Records from a data collection:
※ ※ ※
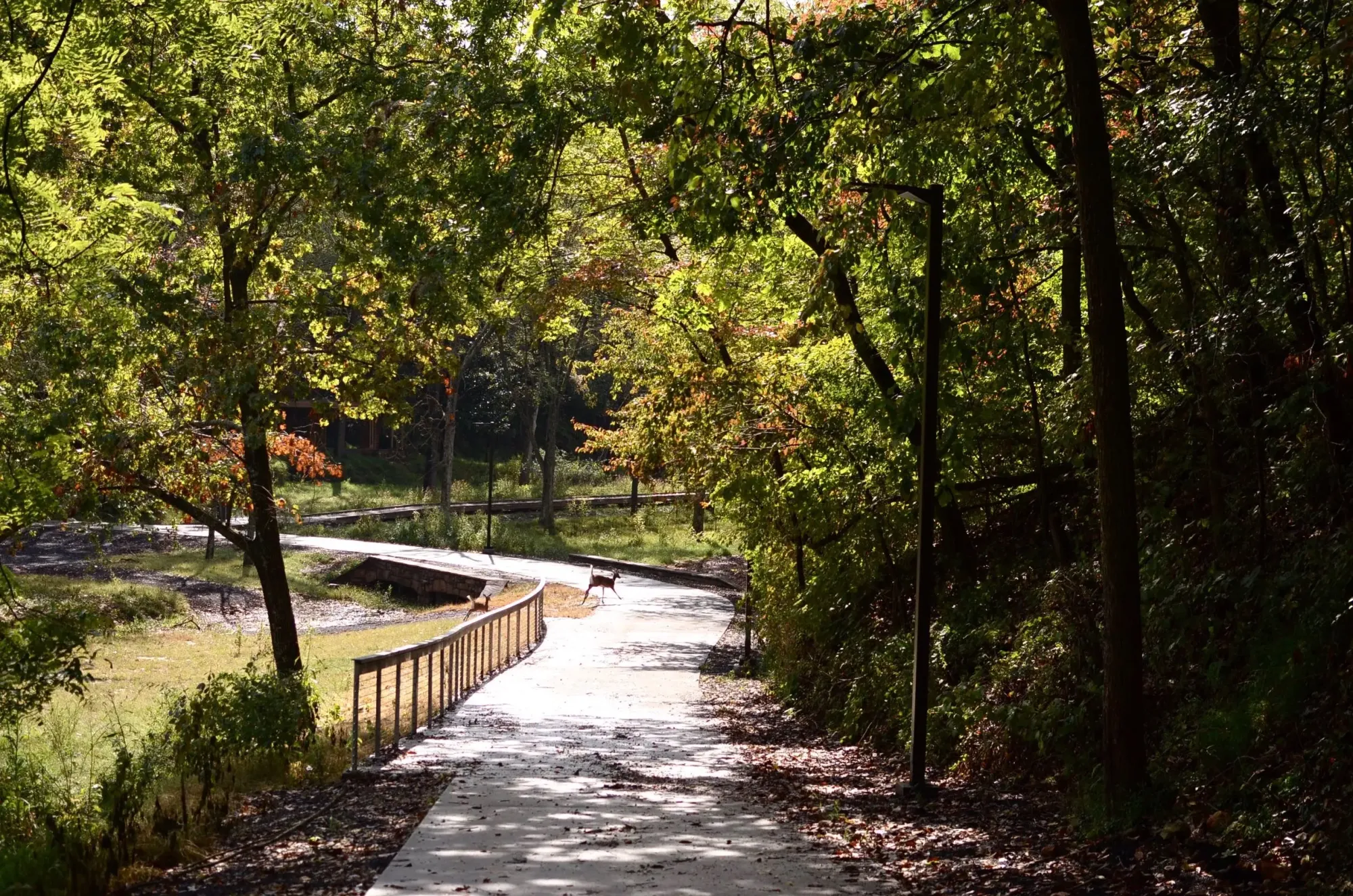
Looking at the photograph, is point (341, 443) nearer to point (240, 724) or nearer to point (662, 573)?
point (662, 573)

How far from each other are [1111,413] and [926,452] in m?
3.77

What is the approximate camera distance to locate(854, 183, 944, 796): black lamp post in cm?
1179

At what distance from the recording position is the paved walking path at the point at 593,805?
762 cm

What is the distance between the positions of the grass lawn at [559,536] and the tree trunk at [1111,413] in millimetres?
40131

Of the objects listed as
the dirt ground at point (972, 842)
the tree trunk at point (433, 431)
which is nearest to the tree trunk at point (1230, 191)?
the dirt ground at point (972, 842)

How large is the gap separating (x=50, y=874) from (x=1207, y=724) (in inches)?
287

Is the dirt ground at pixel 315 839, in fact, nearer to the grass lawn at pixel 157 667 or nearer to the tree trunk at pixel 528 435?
the grass lawn at pixel 157 667

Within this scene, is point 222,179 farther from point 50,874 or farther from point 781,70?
point 50,874

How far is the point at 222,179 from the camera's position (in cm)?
1521

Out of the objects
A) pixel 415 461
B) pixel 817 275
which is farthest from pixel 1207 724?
pixel 415 461

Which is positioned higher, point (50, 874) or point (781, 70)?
point (781, 70)

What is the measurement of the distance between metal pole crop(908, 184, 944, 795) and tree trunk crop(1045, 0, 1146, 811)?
304cm

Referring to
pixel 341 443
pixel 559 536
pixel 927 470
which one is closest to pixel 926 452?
pixel 927 470

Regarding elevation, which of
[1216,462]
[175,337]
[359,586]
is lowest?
[359,586]
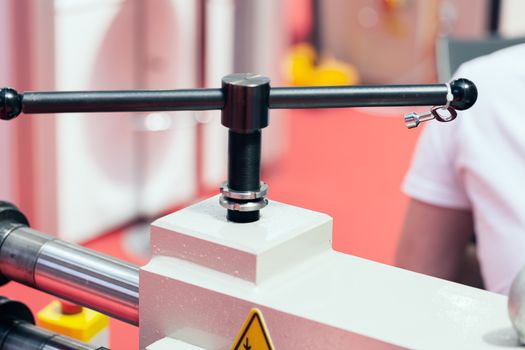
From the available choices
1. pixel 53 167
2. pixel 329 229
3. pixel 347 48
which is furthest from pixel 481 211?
pixel 347 48

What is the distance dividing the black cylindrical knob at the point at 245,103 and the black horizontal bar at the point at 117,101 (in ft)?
0.05

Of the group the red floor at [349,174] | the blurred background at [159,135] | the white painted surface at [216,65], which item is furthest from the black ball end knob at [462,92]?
the white painted surface at [216,65]

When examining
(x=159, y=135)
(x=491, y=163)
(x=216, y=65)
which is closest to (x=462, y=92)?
(x=491, y=163)

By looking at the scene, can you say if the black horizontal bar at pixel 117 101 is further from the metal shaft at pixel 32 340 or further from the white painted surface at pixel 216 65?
the white painted surface at pixel 216 65

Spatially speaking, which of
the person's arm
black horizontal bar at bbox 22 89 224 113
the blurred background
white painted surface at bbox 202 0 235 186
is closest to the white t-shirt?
the person's arm

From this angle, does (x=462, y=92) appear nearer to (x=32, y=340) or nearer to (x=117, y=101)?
(x=117, y=101)

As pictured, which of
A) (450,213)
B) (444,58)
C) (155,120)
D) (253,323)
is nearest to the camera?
(253,323)

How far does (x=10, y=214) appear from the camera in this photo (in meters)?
0.74

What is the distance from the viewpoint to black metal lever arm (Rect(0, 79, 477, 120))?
1.93ft

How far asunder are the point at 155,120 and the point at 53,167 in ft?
1.56

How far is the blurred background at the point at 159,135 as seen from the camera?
2.57 m

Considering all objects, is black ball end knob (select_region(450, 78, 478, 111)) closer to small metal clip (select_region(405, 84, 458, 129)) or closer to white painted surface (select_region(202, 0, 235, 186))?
small metal clip (select_region(405, 84, 458, 129))

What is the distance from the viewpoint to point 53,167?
8.79 feet

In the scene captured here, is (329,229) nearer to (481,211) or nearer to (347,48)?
(481,211)
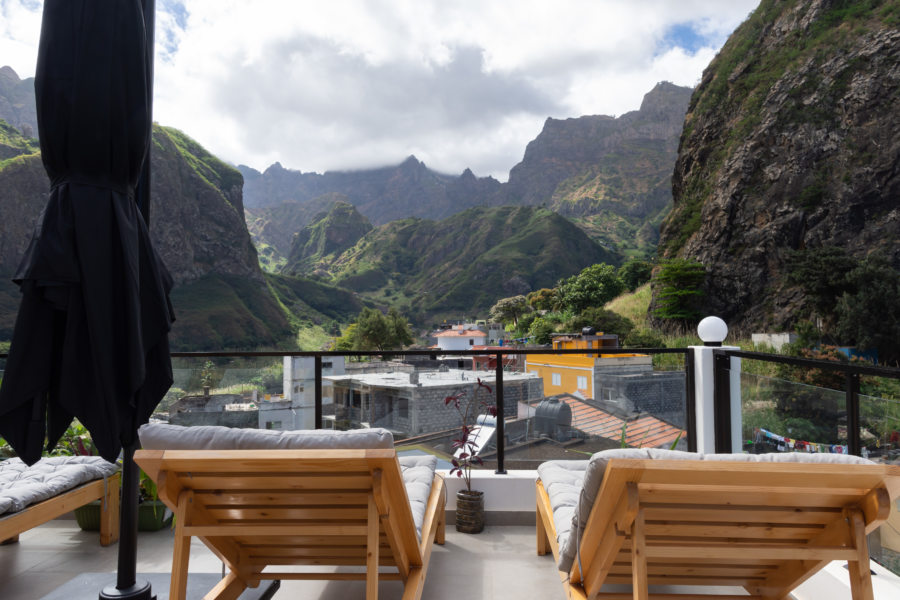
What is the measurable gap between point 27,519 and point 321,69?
48.0 meters

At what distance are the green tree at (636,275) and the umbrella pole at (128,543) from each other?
112 ft

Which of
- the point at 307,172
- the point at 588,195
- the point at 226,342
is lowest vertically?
the point at 226,342

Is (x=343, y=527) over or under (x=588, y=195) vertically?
under

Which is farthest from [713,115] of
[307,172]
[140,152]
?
[307,172]

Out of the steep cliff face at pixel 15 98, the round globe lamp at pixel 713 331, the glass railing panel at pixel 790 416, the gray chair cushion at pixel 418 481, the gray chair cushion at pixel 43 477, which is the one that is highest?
the steep cliff face at pixel 15 98

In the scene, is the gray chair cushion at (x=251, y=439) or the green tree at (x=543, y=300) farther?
the green tree at (x=543, y=300)

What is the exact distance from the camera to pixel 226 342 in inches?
1617

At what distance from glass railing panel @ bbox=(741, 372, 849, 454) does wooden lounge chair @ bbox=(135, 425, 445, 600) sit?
6.02 feet

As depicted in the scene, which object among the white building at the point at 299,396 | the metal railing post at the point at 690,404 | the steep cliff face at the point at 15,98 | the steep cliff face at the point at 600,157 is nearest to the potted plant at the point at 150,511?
the white building at the point at 299,396

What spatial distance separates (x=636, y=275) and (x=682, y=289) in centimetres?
1325

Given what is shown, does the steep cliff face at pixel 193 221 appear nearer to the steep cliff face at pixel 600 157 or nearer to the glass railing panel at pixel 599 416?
the glass railing panel at pixel 599 416

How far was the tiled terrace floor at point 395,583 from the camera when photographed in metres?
1.86

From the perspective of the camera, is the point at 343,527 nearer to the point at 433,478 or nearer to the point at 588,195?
the point at 433,478

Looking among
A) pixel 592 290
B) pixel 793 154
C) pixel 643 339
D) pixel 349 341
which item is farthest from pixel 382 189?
pixel 793 154
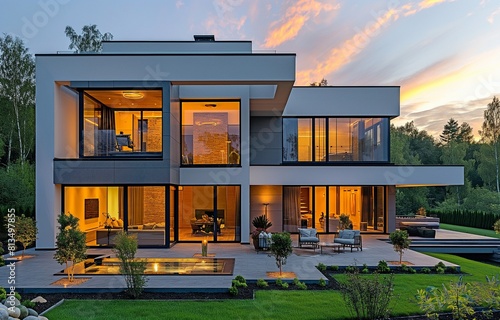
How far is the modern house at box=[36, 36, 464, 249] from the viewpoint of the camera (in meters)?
12.9

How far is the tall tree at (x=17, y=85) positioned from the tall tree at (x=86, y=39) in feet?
11.7

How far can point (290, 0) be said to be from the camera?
15133 mm

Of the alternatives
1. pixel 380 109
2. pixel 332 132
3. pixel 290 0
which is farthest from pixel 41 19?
pixel 380 109

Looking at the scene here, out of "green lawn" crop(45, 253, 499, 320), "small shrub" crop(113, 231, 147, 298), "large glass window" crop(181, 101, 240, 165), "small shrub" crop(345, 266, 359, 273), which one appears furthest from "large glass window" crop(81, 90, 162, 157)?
"small shrub" crop(345, 266, 359, 273)

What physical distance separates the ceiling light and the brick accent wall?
236 cm

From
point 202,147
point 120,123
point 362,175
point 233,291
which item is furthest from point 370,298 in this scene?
point 120,123

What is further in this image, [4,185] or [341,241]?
[4,185]

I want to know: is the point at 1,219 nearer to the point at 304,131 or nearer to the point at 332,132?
the point at 304,131

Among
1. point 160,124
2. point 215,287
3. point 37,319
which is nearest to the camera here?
point 37,319

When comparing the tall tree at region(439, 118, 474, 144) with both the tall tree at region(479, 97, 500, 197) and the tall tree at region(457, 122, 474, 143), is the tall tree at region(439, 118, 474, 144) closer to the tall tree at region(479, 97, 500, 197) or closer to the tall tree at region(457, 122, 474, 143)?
the tall tree at region(457, 122, 474, 143)

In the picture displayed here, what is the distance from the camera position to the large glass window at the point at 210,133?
48.1ft

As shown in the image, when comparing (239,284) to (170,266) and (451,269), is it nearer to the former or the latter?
A: (170,266)

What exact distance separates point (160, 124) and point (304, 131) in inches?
296

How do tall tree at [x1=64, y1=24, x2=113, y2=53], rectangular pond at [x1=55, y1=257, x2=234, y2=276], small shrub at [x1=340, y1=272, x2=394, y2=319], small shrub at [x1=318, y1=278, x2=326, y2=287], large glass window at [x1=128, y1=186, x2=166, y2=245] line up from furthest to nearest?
tall tree at [x1=64, y1=24, x2=113, y2=53] < large glass window at [x1=128, y1=186, x2=166, y2=245] < rectangular pond at [x1=55, y1=257, x2=234, y2=276] < small shrub at [x1=318, y1=278, x2=326, y2=287] < small shrub at [x1=340, y1=272, x2=394, y2=319]
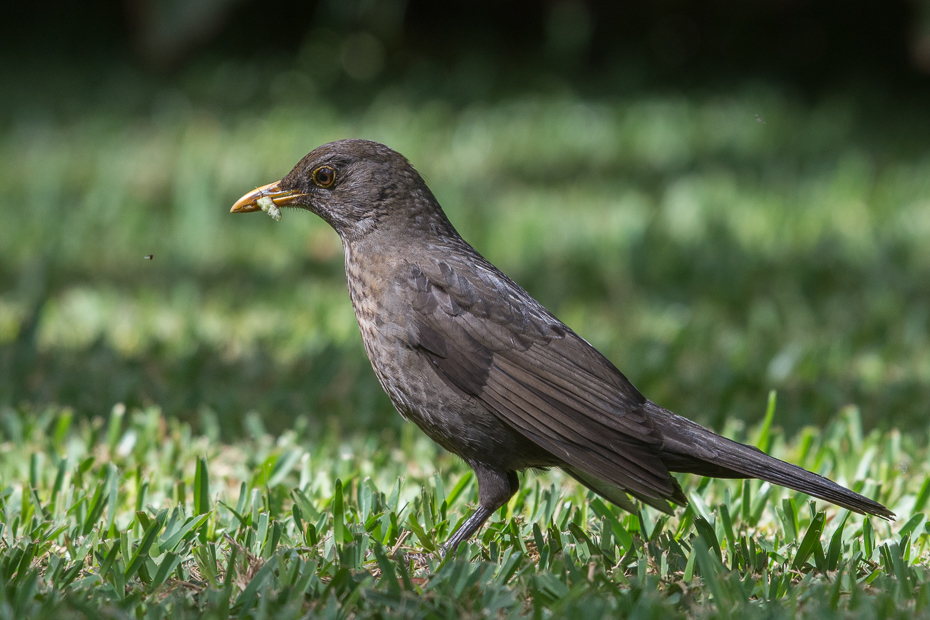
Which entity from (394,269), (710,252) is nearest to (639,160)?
(710,252)

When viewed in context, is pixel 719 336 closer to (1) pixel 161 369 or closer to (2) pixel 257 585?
(1) pixel 161 369

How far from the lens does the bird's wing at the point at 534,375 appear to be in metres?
3.17

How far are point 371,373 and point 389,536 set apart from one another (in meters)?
1.82

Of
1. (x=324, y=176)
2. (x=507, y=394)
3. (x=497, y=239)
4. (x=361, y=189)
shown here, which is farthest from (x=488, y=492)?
(x=497, y=239)

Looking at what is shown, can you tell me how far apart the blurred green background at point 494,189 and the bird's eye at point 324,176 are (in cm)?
113

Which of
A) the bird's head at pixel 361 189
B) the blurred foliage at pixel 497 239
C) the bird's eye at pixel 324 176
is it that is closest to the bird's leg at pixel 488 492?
the bird's head at pixel 361 189

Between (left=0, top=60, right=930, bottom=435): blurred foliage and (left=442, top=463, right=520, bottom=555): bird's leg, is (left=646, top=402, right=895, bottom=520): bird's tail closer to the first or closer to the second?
(left=442, top=463, right=520, bottom=555): bird's leg

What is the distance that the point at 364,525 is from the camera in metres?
3.30

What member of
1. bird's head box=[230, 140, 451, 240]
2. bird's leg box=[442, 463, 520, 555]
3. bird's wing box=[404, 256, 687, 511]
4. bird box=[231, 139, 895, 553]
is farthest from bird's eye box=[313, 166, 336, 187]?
bird's leg box=[442, 463, 520, 555]

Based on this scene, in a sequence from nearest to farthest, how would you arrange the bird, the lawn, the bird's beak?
1. the lawn
2. the bird
3. the bird's beak

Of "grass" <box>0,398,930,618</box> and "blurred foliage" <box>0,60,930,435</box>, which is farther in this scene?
"blurred foliage" <box>0,60,930,435</box>

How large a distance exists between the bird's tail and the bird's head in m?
1.08

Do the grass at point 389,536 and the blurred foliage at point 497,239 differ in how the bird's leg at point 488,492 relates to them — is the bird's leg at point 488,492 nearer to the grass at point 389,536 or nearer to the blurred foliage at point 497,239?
the grass at point 389,536

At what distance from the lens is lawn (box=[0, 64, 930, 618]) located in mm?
2965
※ ※ ※
• Your goal
Copy the rows from the line with "What is the distance from the viewpoint to black" to the line with "48.0 meters", substituting "observer" for each "viewpoint" and changing nothing else. Leave the pictures out.

• Exercise answer
What is the distance from the observer to black metal lever arm (Rect(0, 79, 477, 120))?
1.93ft

How far asunder are the point at 155,120 and the point at 53,167 in ft?
1.56

How far is the blurred background at the point at 159,135 as seen from the camera?
2.57 m

Considering all objects, is black ball end knob (select_region(450, 78, 478, 111)) closer to small metal clip (select_region(405, 84, 458, 129)) or closer to white painted surface (select_region(202, 0, 235, 186))?
small metal clip (select_region(405, 84, 458, 129))

What is the distance from the observer to point 53,167?
8.79 feet

In the scene captured here, is (329,229) nearer to (481,211) or nearer to (347,48)?
(481,211)
What is the measurable gap between point 27,519 and point 321,69?
48.0 meters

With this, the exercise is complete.